Эти идеи вдохновили Дальтона на дальнейшие исследования погоды. Для своих метеорологических опытов он конструировал барометры, термометры и плювиометры и с их помощью изучал туманы, дожди, облака и атмосферное давление. Больше всего он интересовался влажностью и тем, как влага попадает в атмосферу и покидает ее. В то время никто не знал ответа на этот вопрос, и по одной из самых распространенных теорий этому должна была способствовать некая химическая реакция. Дальтон был убежден, что ключевую роль в этом процессе играет атмосферное давление. С высотой давление понижается, следовательно, сила притяжения удерживает частицы воздуха у земли, а это значит, они имеют вес.

Дальтон обнаружил, что азота в воздухе в четыре раза больше чем кислорода, и это подтолкнуло его к исследованию смешения газов. Он заметил, что в процессе соединения различных газов всегда остается определенное количество чистого газа. Затем он определил, что кислород и водород всегда образуют смесь в отношении 8:1, а другие газы также смешиваются в строгих пропорциях. Дальтон задался вопросом: может быть, это зависит от веса газа? Когда он под давлением закачивал различные газы в воду, некоторые из них растворялись в воде, а некоторые – нет. Было ли это тоже связано с их весом? В воде каждый газ вел себя по-своему и сохранял свои свойства. Значило ли это, что газ всегда сохраняет свою массу?

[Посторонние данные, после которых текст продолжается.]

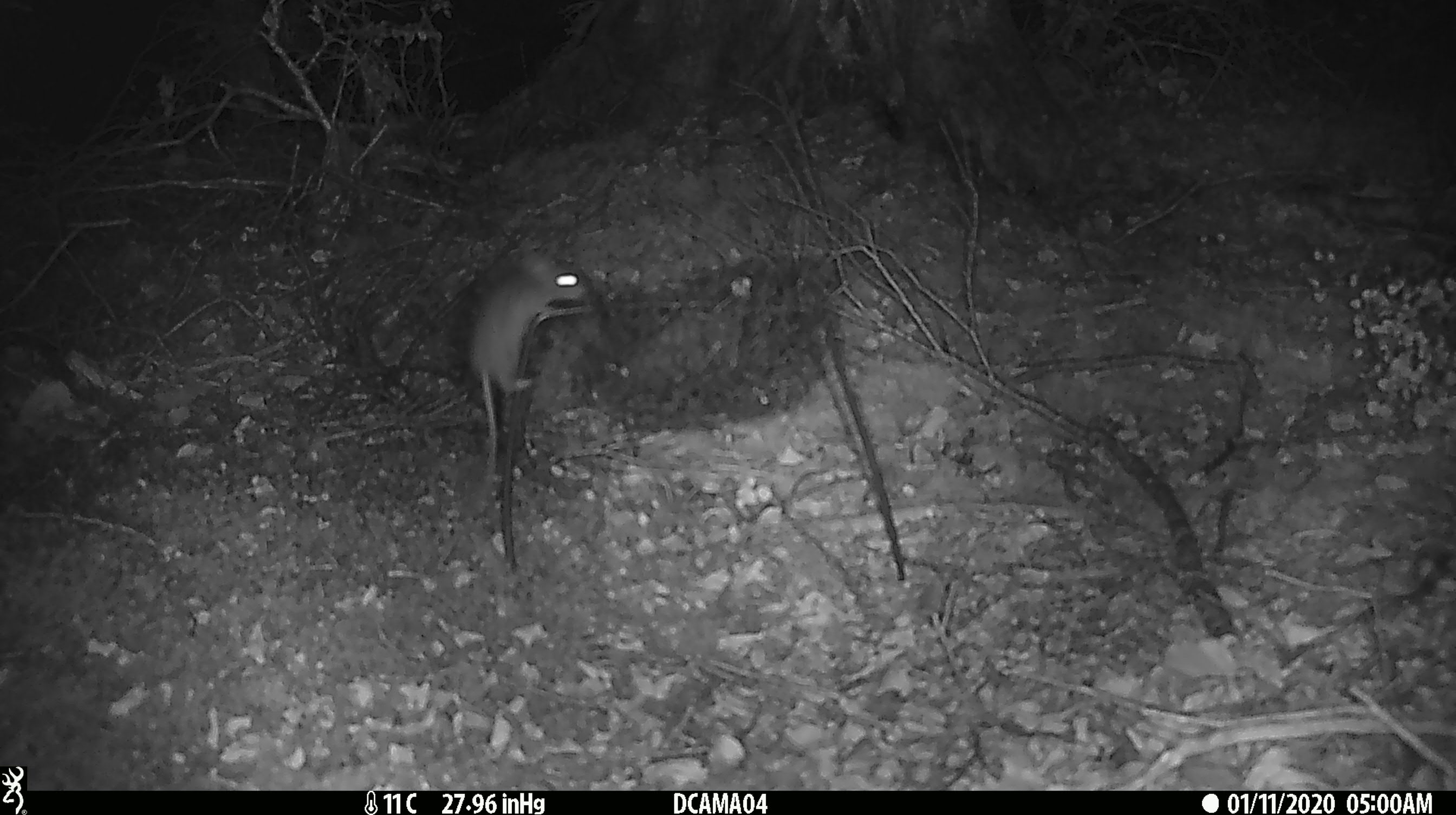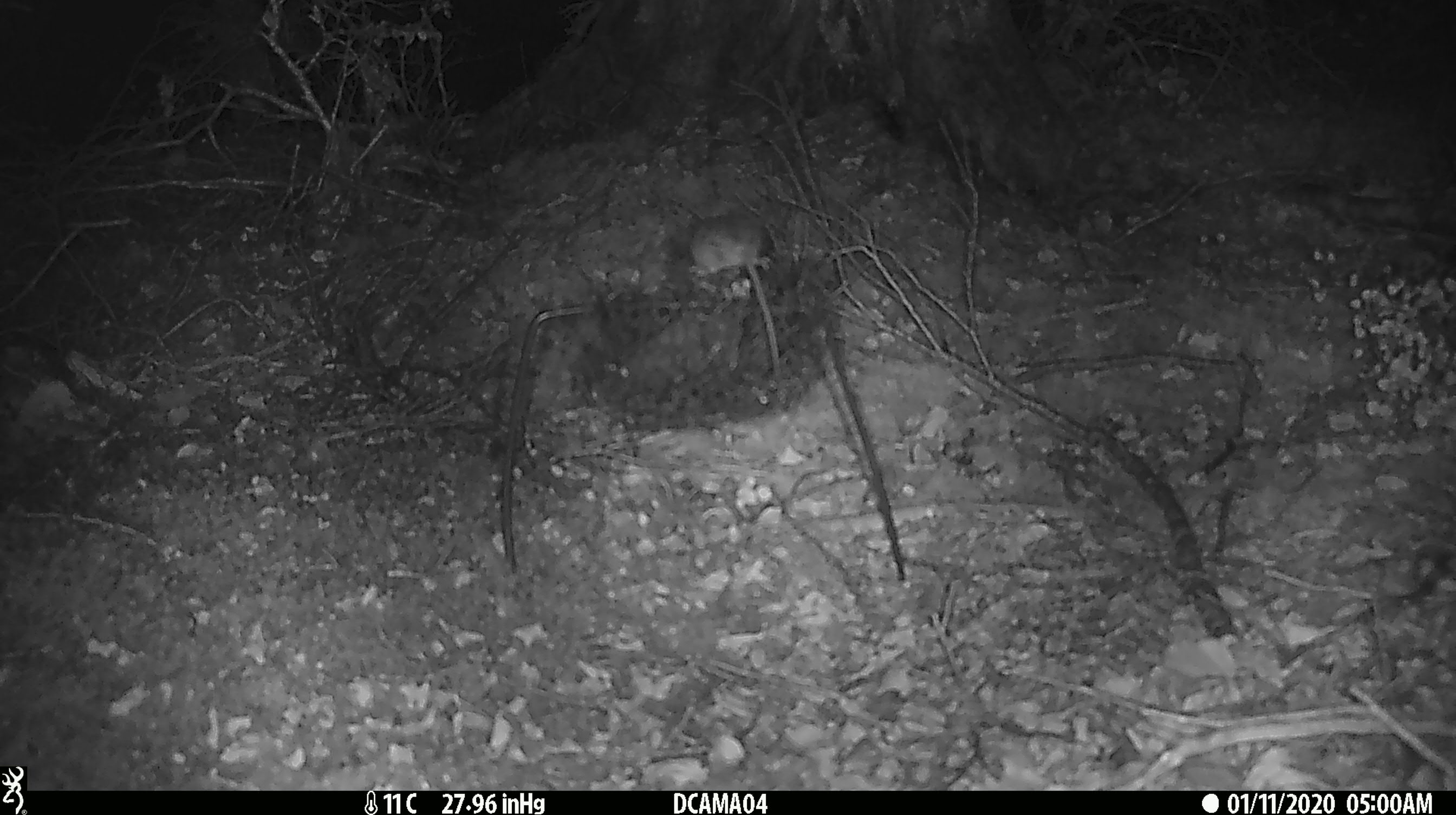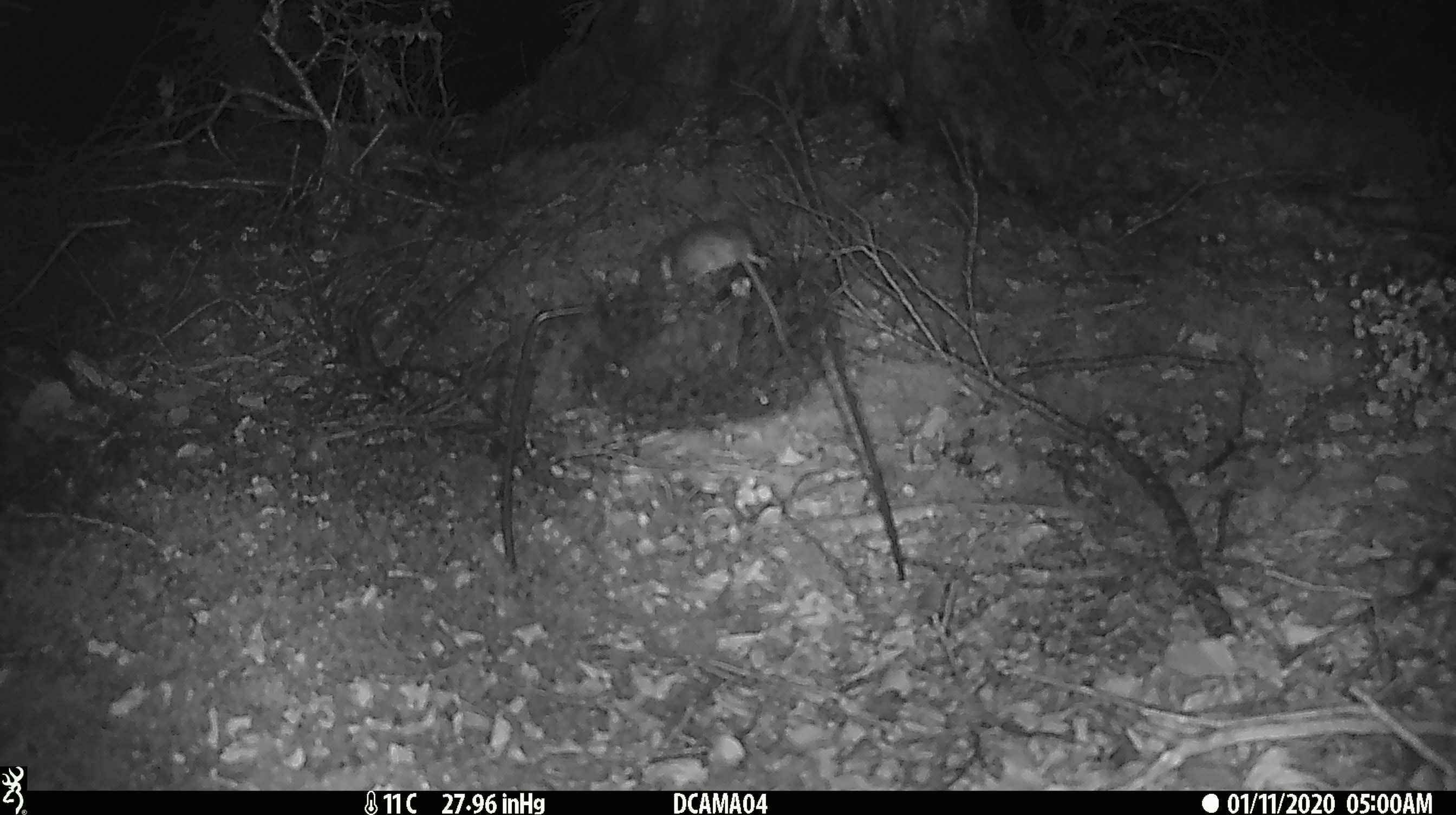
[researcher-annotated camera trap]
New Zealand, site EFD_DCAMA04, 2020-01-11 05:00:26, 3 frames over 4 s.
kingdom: Animalia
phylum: Chordata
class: Mammalia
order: Rodentia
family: Muridae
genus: Mus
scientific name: Mus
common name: mouse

В 1803 году Дальтон опубликовал работу о растворении газов в воде, в которой указал зависимость их растворимости от веса, а также привел значения веса различных газов. В 1805 году он опубликовал полноценную таблицу весов, а в 1807-м в своем докладе в Эдинбурге сообщил «о новом взгляде на элементы веществ и их комбинации». В своей речи он уверял, что новый подход «вызовет важнейшие перемены в химии, существенно упростит ее и сделает понятной даже для людей недалекого ума». Этим скромным замечанием Дальтон открыл дорогу химии в современном ее понимании, а также атомно-молекулярному учению, в соответствии с которым ключевым параметром для образования любого химического соединения является атомный вес его компонентов.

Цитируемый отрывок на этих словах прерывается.